## [The exercise]
Give again, word for word, only the lines from the one containing "Compared with pixel" through the final line.

## [Recorded information]

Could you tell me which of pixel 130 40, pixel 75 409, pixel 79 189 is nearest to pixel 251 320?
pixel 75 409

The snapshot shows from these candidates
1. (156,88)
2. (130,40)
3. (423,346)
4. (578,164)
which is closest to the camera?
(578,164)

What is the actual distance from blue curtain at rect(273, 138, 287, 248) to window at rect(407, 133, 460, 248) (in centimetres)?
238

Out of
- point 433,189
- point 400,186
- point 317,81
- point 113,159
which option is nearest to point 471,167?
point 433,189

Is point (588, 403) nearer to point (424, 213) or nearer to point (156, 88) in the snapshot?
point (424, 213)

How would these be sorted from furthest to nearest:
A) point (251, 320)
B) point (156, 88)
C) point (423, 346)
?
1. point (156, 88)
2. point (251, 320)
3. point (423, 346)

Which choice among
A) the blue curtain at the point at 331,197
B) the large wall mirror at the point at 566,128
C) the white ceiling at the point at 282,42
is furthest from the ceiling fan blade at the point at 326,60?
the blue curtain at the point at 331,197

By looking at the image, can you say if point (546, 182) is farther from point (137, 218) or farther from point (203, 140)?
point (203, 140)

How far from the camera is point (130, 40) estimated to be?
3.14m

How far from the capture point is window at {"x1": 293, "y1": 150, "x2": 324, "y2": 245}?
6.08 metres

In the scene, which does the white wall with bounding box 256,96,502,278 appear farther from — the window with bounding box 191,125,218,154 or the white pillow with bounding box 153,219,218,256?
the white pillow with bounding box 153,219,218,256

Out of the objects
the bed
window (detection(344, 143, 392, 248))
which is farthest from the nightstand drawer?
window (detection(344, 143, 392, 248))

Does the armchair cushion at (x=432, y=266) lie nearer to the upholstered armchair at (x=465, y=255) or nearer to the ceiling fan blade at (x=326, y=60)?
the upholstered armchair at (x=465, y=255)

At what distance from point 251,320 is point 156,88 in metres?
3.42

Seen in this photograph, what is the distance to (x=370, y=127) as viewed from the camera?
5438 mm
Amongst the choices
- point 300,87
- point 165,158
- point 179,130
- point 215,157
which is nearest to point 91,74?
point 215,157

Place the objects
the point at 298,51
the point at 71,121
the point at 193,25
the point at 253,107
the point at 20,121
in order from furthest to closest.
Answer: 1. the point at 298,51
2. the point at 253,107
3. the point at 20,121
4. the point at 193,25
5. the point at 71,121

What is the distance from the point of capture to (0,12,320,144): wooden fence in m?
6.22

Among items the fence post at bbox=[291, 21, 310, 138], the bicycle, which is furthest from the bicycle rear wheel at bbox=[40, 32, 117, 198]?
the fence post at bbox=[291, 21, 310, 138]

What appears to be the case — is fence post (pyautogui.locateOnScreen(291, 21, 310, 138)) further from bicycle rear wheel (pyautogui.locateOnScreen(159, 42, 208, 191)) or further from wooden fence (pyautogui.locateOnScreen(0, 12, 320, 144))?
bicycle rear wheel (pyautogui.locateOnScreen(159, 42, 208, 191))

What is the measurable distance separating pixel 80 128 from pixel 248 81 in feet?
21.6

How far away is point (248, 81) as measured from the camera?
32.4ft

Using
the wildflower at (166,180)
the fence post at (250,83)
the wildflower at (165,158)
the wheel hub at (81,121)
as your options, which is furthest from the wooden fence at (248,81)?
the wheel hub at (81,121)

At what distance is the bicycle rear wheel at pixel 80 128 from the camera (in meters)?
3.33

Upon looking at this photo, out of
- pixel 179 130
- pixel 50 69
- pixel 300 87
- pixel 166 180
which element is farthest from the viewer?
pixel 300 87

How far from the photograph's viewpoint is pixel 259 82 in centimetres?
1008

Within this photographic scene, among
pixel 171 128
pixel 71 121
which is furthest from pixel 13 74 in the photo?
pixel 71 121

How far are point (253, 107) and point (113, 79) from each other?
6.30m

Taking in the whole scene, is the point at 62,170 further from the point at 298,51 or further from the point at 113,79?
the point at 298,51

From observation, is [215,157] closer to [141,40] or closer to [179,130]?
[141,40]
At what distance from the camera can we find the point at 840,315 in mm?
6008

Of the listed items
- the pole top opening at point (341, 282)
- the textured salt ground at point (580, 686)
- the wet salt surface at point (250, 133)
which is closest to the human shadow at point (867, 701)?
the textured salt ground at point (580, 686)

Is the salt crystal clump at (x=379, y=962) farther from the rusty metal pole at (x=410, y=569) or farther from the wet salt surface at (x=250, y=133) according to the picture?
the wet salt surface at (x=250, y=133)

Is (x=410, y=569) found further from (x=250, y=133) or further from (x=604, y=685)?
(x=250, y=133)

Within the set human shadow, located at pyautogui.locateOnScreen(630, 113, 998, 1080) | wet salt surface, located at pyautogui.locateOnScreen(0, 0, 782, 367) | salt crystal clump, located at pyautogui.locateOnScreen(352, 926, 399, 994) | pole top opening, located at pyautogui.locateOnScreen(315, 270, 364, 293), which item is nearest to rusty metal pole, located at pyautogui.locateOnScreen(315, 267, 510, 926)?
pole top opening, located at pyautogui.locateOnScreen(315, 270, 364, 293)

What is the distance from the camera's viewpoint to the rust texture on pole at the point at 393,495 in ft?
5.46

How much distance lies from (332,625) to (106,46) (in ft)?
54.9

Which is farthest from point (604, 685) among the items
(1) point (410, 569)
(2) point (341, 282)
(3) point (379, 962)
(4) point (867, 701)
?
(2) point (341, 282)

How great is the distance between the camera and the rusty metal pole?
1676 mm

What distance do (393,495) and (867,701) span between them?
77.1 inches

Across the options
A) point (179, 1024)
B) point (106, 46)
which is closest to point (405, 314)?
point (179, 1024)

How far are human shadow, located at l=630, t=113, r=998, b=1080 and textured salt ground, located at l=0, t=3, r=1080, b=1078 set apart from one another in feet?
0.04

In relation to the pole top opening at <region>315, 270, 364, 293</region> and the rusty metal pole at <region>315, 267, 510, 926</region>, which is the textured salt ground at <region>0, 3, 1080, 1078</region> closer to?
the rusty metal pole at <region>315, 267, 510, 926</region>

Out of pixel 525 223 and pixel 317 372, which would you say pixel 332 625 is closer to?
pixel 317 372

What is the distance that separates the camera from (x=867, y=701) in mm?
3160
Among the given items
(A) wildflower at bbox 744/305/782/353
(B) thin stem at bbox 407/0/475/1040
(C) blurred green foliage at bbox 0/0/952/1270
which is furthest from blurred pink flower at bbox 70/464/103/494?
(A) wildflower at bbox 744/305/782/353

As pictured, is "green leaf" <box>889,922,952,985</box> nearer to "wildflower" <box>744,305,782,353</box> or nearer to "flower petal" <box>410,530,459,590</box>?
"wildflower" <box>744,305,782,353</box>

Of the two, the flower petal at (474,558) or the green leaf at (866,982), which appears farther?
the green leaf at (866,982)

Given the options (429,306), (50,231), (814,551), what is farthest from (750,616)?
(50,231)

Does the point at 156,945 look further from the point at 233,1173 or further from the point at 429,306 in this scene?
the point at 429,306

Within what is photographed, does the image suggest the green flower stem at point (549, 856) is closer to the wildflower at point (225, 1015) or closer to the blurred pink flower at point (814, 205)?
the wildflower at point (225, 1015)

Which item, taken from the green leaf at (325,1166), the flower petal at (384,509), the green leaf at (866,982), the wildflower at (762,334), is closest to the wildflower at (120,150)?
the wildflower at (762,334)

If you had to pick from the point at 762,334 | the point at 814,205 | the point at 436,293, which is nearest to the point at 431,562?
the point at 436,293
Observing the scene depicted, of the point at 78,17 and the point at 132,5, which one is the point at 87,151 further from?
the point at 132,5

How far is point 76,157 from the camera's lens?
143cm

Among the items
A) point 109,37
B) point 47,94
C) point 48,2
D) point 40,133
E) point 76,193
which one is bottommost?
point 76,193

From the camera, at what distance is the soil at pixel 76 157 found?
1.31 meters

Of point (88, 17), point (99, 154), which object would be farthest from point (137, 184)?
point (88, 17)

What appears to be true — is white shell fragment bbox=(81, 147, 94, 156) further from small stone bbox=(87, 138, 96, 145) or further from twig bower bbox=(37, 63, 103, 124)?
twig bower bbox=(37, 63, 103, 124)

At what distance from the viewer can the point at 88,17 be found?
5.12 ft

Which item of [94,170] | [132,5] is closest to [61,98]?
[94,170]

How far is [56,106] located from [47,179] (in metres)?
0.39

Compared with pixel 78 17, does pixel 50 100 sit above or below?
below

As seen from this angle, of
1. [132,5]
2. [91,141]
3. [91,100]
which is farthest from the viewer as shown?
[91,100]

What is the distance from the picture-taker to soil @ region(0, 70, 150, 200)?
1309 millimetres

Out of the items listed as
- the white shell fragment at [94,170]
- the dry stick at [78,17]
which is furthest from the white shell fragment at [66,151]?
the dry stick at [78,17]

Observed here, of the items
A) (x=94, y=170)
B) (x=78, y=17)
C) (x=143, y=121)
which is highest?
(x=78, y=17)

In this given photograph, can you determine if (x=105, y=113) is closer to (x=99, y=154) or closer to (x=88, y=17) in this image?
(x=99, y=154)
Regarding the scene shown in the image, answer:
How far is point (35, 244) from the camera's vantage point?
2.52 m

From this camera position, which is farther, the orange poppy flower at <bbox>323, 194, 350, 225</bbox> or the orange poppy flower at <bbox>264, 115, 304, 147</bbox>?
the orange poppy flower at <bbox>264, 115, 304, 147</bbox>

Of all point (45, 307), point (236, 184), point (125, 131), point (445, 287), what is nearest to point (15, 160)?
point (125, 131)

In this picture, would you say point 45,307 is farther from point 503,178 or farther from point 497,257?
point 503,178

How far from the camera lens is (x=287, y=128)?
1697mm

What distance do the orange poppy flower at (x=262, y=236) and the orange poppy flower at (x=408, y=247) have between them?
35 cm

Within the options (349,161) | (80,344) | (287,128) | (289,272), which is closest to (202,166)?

## [Result]
Compared with pixel 78 17, does pixel 50 100 sit above or below?
below

As seen from this angle, of
1. [132,5]
2. [91,141]
3. [91,100]
which is farthest from the viewer as shown?
[91,100]

What is the distance from the picture-taker to soil @ region(0, 70, 150, 200)?
1309 millimetres

Out of the items listed as
- the white shell fragment at [94,170]
- the dry stick at [78,17]
which is furthest from the white shell fragment at [66,151]?
the dry stick at [78,17]

Observed here, of the items
A) (x=94, y=170)
B) (x=78, y=17)
C) (x=143, y=121)
which is highest?
(x=78, y=17)

In this given photograph, can you determine if (x=105, y=113) is closer to (x=99, y=154) or closer to (x=88, y=17) in this image?
(x=99, y=154)
Regarding the scene shown in the image, answer:
How far is point (35, 244) from the camera's vantage point?
2.52 m

From this camera position, which is farther, the orange poppy flower at <bbox>323, 194, 350, 225</bbox> or the orange poppy flower at <bbox>264, 115, 304, 147</bbox>?
the orange poppy flower at <bbox>264, 115, 304, 147</bbox>

Of all point (45, 307), point (236, 184), point (125, 131), point (445, 287), what is nearest to point (15, 160)?
point (125, 131)

In this picture, would you say point 45,307 is farther from point 503,178 or farther from point 497,257?
point 503,178

How far from the camera lens is (x=287, y=128)?
1697mm

What distance do the orange poppy flower at (x=262, y=236) and the orange poppy flower at (x=408, y=247) have between them?
35 cm

Within the options (349,161) | (80,344) | (287,128) | (289,272), which is closest to (202,166)?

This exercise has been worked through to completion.